Çağatay Nakliyat’ın 9 Eylül 2009 tarihinde meydana gelen selde 3 trilyona yakın kaybı var…
Bize 9 Eylül 2009 tarihinde yaşanan sel olayı ve bu olayın şirketiniz olan etkisini anlatabilir misiniz?
Biz toplamda 30 araç ve 35 tane römorkla faaliyet gösteren orta ölçekli bir firmayız. Şirketimiz İkitelli Ayamama Deresi üzerine kurulu kamer tır tesisleriyle 15 yıldır çalışmaktadır. 9 Eylül 2009 tarihinde şirketimize ait 14 römork kamer tır tesislerinde bulunmaktaydı ve bunlardan 8 tanesi yüklüydü. Yani ihraç mallarını almış dolmuş 3-4 tanesi gümrüklenmiş gece gelmiş garaja bırakmış doğası gereği sabah erkenden aracını alıp çıkıp gidecek durumdaydı. Bu 8 tır malımızdan galiba çok az miktarda kurtarılmış malımız oldu.
Yaşanan sel felaketinin size maddi boyutu ne kadardı?
1994 yılından beri faaliyetini sürdürdüğümüz nakliye firmamız 14 römork,10 çekici tır, 8 tır yüklü ihraç malımız ve araçlarımıza ait sarf malzemeler çoğunluğu sele kapılmak üzere yok olmuş kalan mallarımız da uzun süre kullanılmayacak hale gelmiştir. Firmamızın toplamda 3 trilyona yakın kaybı olmuştur. Fakat maddi kaybın yanında güven ve iş kaybımız var yani yaptığınız işin garantisi olmazsa tabi ki iş kaybı olur sadece biz değil devlette kaybeder.

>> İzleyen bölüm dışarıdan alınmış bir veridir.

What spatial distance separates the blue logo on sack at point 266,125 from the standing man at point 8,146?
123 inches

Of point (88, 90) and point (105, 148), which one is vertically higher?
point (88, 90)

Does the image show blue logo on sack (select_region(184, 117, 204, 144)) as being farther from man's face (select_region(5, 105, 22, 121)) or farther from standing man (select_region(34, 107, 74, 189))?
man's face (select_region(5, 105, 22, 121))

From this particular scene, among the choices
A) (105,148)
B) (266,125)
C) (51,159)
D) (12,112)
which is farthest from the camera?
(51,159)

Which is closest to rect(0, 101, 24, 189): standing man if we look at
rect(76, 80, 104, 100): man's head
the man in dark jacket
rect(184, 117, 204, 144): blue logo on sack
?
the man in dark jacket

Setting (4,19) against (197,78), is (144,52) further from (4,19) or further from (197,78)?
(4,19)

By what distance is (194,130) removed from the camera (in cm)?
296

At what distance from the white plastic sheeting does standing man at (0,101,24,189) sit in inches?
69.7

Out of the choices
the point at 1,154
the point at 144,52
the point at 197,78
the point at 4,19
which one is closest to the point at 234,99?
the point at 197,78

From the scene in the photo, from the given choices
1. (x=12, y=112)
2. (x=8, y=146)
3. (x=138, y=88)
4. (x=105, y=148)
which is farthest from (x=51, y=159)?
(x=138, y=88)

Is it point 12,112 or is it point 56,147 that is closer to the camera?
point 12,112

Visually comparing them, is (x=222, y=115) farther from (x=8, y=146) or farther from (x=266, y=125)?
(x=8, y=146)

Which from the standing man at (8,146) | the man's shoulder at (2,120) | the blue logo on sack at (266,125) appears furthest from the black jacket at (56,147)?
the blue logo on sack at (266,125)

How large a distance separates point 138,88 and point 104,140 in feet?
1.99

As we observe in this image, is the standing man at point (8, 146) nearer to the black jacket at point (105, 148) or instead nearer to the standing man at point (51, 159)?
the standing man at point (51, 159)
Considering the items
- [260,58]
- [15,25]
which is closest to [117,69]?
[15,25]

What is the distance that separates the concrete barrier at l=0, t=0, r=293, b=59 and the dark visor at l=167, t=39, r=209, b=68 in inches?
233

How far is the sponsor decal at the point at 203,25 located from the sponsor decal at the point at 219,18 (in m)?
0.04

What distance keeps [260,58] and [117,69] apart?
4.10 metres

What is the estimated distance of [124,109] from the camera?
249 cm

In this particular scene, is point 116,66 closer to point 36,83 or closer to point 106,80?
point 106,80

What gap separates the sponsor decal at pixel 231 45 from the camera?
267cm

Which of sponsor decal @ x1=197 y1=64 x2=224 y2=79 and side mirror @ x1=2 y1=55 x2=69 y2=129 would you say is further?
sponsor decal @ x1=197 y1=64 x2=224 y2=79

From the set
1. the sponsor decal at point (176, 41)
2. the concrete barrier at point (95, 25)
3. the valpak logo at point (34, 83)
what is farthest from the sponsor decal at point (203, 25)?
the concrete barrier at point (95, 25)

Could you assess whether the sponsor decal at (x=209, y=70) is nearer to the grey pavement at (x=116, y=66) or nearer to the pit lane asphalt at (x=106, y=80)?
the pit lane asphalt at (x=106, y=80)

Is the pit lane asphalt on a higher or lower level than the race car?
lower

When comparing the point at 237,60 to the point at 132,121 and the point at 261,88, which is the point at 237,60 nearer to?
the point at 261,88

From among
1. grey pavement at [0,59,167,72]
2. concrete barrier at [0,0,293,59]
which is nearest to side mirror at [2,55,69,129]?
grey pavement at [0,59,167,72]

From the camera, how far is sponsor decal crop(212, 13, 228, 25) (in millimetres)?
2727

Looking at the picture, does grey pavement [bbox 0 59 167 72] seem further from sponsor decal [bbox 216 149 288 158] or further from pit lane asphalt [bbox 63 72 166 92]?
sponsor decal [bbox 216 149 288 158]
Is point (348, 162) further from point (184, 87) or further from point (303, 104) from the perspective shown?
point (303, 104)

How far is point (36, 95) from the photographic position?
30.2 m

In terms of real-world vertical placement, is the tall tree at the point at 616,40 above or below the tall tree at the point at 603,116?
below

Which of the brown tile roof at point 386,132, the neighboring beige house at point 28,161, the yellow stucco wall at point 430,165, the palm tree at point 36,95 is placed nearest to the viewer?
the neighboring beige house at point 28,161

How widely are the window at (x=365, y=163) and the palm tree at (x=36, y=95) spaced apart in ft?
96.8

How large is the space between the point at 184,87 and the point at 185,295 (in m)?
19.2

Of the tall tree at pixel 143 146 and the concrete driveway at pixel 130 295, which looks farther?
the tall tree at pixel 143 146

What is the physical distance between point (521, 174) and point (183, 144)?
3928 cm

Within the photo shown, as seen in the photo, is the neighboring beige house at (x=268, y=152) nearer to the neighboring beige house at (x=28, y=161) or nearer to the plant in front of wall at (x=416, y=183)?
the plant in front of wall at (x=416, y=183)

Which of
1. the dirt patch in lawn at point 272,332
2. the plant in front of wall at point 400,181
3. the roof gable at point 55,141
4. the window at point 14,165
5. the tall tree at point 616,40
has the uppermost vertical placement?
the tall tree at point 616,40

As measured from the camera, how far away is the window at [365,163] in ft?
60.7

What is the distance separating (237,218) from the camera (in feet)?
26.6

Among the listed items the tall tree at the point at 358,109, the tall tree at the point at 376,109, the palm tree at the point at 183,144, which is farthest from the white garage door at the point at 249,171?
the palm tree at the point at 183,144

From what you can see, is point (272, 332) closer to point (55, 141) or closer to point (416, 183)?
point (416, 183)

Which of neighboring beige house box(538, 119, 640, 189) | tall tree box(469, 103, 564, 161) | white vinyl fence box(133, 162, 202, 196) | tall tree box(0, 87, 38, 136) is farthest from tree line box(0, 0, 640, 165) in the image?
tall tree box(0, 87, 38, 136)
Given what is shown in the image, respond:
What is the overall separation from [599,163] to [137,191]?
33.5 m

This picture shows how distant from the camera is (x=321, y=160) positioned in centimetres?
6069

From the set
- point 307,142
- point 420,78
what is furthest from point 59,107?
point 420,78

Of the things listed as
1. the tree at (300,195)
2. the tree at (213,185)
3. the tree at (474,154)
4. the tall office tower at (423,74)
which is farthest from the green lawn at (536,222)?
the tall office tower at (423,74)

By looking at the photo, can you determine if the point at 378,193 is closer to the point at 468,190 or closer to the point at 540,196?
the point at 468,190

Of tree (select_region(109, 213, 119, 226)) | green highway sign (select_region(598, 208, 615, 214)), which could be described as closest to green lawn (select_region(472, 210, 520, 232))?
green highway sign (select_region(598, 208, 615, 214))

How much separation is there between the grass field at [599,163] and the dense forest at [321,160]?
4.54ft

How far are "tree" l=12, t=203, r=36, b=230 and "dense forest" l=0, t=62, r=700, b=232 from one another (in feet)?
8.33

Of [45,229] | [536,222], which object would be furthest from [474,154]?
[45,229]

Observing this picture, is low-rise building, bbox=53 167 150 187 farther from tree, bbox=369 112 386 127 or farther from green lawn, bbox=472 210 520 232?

Dünyanın en riskli iş gruplarından biri olan taşımacılık işiyle uğraşıyorsunuz. Firmanız buna istinaden araçlarınızın sigortasını yaptırdınız mı? Bu sigortalar zarınızın ne kadarını karşıladı?
10 adet çekici araçlarımızın kasko sigortası mevcuttu. Şirketimiz Ergo İsviçre sigorta şirketiyle çalışmaktadır. Sigorta şirketimiz özelikle de acentemiz özel bir ilgi göstererek üstüne düşen görevleri fazlasıyla yerine getirdi, bizi mağdur etmedi. Bizden önce olay yerine gelip değerlendirme yaptılar. İnsani karar verdiler ve paramızı ödediler. 14 adet römorkun hasarını alamadık çünkü kriz yüzünden sigortalamamıştık.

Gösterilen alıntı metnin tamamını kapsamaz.